In this study, we aim to purify flap endonuclease 1 or FEN1, a crucial DNA replication protein using affinity chromatography. This will allow us to investigate FEN1's function in DNA replication and repair in a controlled in vitro environment, advancing our understanding of its functions and biological roles. Various types of chromatography are used to purify DNA binding proteins, the most common being affinity chromatography.

Within affinity chromatography, immobilized metal affinity chromatography is one of the strongest tools to purify His-tagged proteins since the interaction between the His-tagged and the metal ion, usually nickel or cobalt is very strong. Two crucial factors for successful protein purification process are protein yield and protein purity. Depending on the protein's intended use, either yield or purity might be preferred over the other.

Our findings show that selecting the appropriate resin for the purification of His-tagged proteins might yield results desirable for the proteins downstream applications. To begin, fit the columns to a clamp stand as straight as possible. Plug the bottom of each column with a stopper.

Add one to two milliliters of starting buffer to the bottom of each column to prevent air bubbles during column packing. Then open the top of the columns and pour in 10 milliliters of each slurry continuously against a metal spatula or glass rod held at the rim of the column to prevent air bubbles. Remove the stopper from the column and connect the column's bottom to one end of the tubing.

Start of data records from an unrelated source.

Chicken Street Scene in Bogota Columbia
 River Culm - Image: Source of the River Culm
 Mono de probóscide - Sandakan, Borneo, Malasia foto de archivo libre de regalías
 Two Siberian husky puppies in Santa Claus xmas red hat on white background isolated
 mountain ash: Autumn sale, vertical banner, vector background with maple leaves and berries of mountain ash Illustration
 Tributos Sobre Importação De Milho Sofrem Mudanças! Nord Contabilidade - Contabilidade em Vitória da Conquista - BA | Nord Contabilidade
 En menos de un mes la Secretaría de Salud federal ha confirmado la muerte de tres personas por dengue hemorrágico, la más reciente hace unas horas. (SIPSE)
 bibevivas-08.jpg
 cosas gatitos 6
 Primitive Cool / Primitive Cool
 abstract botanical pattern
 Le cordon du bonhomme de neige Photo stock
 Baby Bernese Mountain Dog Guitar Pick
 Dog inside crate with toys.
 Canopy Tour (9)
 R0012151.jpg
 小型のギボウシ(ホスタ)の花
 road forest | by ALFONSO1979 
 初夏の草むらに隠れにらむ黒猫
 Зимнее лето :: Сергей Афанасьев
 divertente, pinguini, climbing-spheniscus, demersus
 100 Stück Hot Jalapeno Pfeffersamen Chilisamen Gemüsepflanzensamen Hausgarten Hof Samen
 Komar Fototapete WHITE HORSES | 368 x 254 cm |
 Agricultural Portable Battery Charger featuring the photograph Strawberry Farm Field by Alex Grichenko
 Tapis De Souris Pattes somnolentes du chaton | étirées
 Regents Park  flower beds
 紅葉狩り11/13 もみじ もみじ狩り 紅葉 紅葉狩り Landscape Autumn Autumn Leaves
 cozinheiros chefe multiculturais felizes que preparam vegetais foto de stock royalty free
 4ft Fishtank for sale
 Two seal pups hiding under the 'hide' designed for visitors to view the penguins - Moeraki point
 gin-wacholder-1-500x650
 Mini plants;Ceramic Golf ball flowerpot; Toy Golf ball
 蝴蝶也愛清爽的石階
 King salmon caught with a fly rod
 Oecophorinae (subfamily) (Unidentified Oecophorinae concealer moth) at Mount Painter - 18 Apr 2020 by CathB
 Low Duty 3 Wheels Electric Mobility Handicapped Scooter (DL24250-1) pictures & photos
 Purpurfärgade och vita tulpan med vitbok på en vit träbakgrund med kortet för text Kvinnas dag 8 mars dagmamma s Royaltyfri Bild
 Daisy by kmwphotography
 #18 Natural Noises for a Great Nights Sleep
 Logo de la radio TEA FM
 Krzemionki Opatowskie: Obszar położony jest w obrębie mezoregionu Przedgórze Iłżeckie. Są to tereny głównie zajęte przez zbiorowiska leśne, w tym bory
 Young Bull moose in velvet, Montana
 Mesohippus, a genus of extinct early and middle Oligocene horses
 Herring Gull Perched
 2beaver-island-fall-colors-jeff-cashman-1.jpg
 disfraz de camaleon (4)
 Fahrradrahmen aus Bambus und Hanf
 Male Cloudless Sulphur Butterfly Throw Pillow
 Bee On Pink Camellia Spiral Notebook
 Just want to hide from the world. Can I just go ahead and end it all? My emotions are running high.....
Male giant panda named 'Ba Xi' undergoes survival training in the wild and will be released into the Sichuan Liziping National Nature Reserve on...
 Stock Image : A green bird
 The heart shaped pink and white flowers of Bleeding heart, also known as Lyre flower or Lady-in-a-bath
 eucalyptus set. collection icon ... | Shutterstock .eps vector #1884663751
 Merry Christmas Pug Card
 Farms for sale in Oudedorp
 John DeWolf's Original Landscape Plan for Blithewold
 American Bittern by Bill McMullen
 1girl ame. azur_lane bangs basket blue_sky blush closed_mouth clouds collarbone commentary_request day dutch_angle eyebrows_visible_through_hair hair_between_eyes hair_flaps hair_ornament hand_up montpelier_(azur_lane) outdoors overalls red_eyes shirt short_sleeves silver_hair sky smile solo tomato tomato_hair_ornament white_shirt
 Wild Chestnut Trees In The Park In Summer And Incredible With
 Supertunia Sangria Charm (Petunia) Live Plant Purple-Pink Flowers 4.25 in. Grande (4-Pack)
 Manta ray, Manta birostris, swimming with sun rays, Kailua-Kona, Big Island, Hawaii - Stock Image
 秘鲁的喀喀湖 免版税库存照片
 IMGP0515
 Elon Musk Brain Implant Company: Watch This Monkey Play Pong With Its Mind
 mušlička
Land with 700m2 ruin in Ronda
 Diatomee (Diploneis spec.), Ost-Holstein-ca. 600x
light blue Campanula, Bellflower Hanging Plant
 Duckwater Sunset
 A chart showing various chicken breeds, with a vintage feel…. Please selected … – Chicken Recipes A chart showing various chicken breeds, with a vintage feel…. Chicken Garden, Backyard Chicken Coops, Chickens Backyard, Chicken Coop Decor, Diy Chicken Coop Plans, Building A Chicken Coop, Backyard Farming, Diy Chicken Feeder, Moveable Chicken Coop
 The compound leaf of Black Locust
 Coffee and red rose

Attach the other end of the tubing to the UV port of the FPLC system. Verify that the bed support housing is pulled into the flow adapter body. And slide the flow adapter body onto the top of the column with the cam latch in position 1, lower the flow adapter.

Then switch the cam latch to position 2. Connect the tubing to the system and start the buffer flow for one to two minutes to eliminate air from the tubing and prevent air bubbles during packing. Afterward, switch the latch back to position 1, lower the flow adapter smoothly into the buffer, avoiding air bubbles, and switch the latch back to position 2.

After switching the latch from position 2 to 3, tighten both the cam base and the locking ring. Then start the buffer flow at 10 milliliters per minute for three minutes or until the resin is well-packed. After packing the FPLC column, connect the tubing from the top of the sample loop to Loop E on the FPLC system.

Attach the tubing from the bottom of the sample loop to Waste 2 on the FPLC system. Then insert one end of the tubing into the column port of the FPLC system and place the other end in the waste bottle. Insert the tubing from Pump A into filtered double distilled water.

Next, open the software. Click on the System Control tab. Double click on the Pump Settings and select System Pump Inject Loop.

Click on the Flow Rate Settings and set the flow rate to 10 milliliters per minute. Enter 0%in the percent B box. Then start the flow to flush the sample loop with water to push the sliding seal downwards.

Once the sliding seal reaches the bottom of the sample loop, stop the flow. Then switch Pump A from double distilled water to the starting buffer. Connect the tubing from the top of the sample loop to Waste 2 and the tubing from the bottom to Loop E.Leave the tubing from the column port in the waste and start the flow again at 10 milliliters per minute.

To begin, pack the FPLC column and prepare the sample loop for sample loading. Now go to the software. Double click on the Pump Settings and select Manual Load Loop.

Now connect the tubing from the column port to the tubing on top of the flow adapter. Unscrew the tubing from Loop E and place it into the waste container. Then using a 30 milliliter syringe, draw up the sample and attach the syringe to the injection port adapter.

Screw the syringe into the injection port and inject the sample, ensuring it is visibly injected into the sample loop. Now plug the injection port with the column cap. Connect the tubing from the bottom of the sample loop to the Loop E port.

Then place the tubing from Pump B into the elution buffer. Navigate to the Home tab and select New Method. After that, select the Method Settings tab on the left column.

Go to the column type dropdown menu and select Custom. Enter the column volume as five milliliters and the required flow rate for the run as one milliliter per minute. Navigate to unit selection and select CV, column volumes, as the method base unit.

Verify that Inlet A is set to Buffer A1 and Inlet B to Buffer B1.Then select the Method Outline tab on the left side menu. Under Equilibration, set the equilibration volume to 10 CV.Under the Sample Application tab, set the sample volume by observing the sample loop. Navigate to column Wash, and set the wash volume to 5 CV.For Illusion, set the gradient volume to 14 CV starting from 0%Buffer B to 100%Buffer B, save the method and start the run.

Ensure that the fraction collector starts at the position of the first fraction. Enter the run name, and click Start. During sample application, switch the tubes currently going into the waste container to a clean beaker.

Collect the unbound proteins flowing out of these tubes as the flow through and label it as FT.After the run is complete, navigate to the Home tab and select Open Run. Open the run to view the chromatogram. Select Peak Integration on the top menu to mark the obtained peaks.

Select the Fractions tab to visualize the fractions containing eluded protein.